Freight-rail Delays Cost Amtrak $137 million in FY2006

The U.S. Department of Transportation’s Office of Inspector General has released a report detailing the effects of freight-rail delays on Amtrak. The report, which was requested in February 2007 by Sen. Frank Lautenberg (D-N.J.), states that in FY2006 the delays cost Amtrak almost $137 million in overtime and fuel costs, and lost revenue, an amount equal to about 30 percent of Amtrak’s federal operating subsidy.

More than 97 percent of Amtrak’s 21,000 route miles run along tracks owned and maintained by freight railroads. The report states that between fiscal years 2003 and 2007, Amtrak’s on-time performance (OTP) for long-distance trains outside of the Northeast Corridor (NEC) fell from an average of 51 percent to 42 percent, and OTP for shorter corridors outside the NEC fell from 76 percent to 66 percent. In comparison, OTP for Acela service, which runs on the Amtrak-owned-and-operated NEC, currently stands at 86.1 percent.

In October 2007, the Senate passed Lautenberg’s Passenger Rail Investment and Improvement Act of 2007 (S. 294), authorizing $1.6 billion for Amtrak over a six-year period. The bill includes a provision that enables the Surface Transportation Board to investigate Amtrak delays and issue fines to freight railroads if the OTP of an individual route falls below 80 percent in two consecutive quarters due to “freight interference.”

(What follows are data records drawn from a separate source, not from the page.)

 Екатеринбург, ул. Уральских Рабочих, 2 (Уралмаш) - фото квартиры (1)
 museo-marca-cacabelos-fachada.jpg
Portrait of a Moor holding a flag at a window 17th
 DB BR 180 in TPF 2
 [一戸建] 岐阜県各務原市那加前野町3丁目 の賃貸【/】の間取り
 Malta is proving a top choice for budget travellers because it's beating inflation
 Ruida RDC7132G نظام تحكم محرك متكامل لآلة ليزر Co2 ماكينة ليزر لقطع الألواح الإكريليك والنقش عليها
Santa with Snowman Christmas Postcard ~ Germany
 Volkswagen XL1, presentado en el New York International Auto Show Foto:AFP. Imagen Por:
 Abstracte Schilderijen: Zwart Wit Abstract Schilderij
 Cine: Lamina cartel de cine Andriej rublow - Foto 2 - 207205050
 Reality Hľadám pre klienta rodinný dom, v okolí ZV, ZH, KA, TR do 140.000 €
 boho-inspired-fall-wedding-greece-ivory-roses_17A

Section 211 of S.294 allows for railroad that own infrastructure on which Amtrak operates, or any entity operating as a rail carrier that has negotiated a contingent agreement, to lease necessary rights-of-way from a rail carrier or rail carriers that own the infrastructure on which Amtrak operates such routes, to petition the FRA to be considered as a passenger rail service provider over that route in lieu of Amtrak. We are opposed to Section 211. Amtrak was originally created in 1971 after the railroads that own the infrastructure sought to discontinue intercity passenger service due to the operating losses they generated throughout the 1960s. These hugely profitable freight railroads should not now receive a windfall by operating federally-subsidized passenger service. Further, regarding leased trackage rights over these railroads, no other entities in the U.S. currently operate intercity passenger service. It has been repeatedly proven that privatized intercity passenger rail service has failed to generate profits everywhere it has been attempted.

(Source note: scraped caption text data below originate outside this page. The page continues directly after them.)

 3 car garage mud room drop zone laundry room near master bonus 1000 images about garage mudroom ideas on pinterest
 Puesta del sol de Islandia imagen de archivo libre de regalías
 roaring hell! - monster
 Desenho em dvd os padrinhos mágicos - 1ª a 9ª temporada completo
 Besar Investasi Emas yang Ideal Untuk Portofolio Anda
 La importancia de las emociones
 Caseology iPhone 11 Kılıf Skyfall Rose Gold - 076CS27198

The Problems with S. 1889, the Railroad Safety Enhancement Act of 2007

  1. 1889 was placed on the Senate Legislative Calendar on March 3. The bill includes a cap of 276 hours of combined service time and limbo time per calendar month. The bill further mandates time off duty at the home terminal: (1) of at least 48 consecutive hours after six consecutive work days, (2) of at least 72 consecutive hours after seven consecutive work days, or (3) a collectively-bargained alternative approved by the FRA.

Regarding time off duty, the Senate bill closely parallels the House version (H.R. 2095 passed in the House in October 2007) by requiring a minimum of 10 hours’ undisturbed rest under all circumstances. Extra rest equivalent to the duration of limbo time could be taken at the option of the individual employee. Railroad and unions will also be able to negotiate Hours of Service. There is no legitimate reason to apply limbo time toward an Hours of Service cap because limbo time is neither time off duty nor time on duty. It cannot justifiably be time on duty for some purposes, but not for others.

  1. 1889 also does little to stop all but the most egregious limbo time abuse by the industry because it provides a three-hour daily limbo time allowance with no cap. Any further relief would have to come from the FRA, which would be granted limited regulatory authority over Hours of Service.
  1. 2095 would impose a limbo time cap of 40 hours per month during the first year after enactment, 30 hours per month during the second year, and 10 hours per month thereafter.

We will let you know right away if S. 1889 goes to the floor for a vote. Although we support the bill, we are hoping that if it is passed, the differences with the limbo time issue can be worked out when the bills are referred to the conference committee.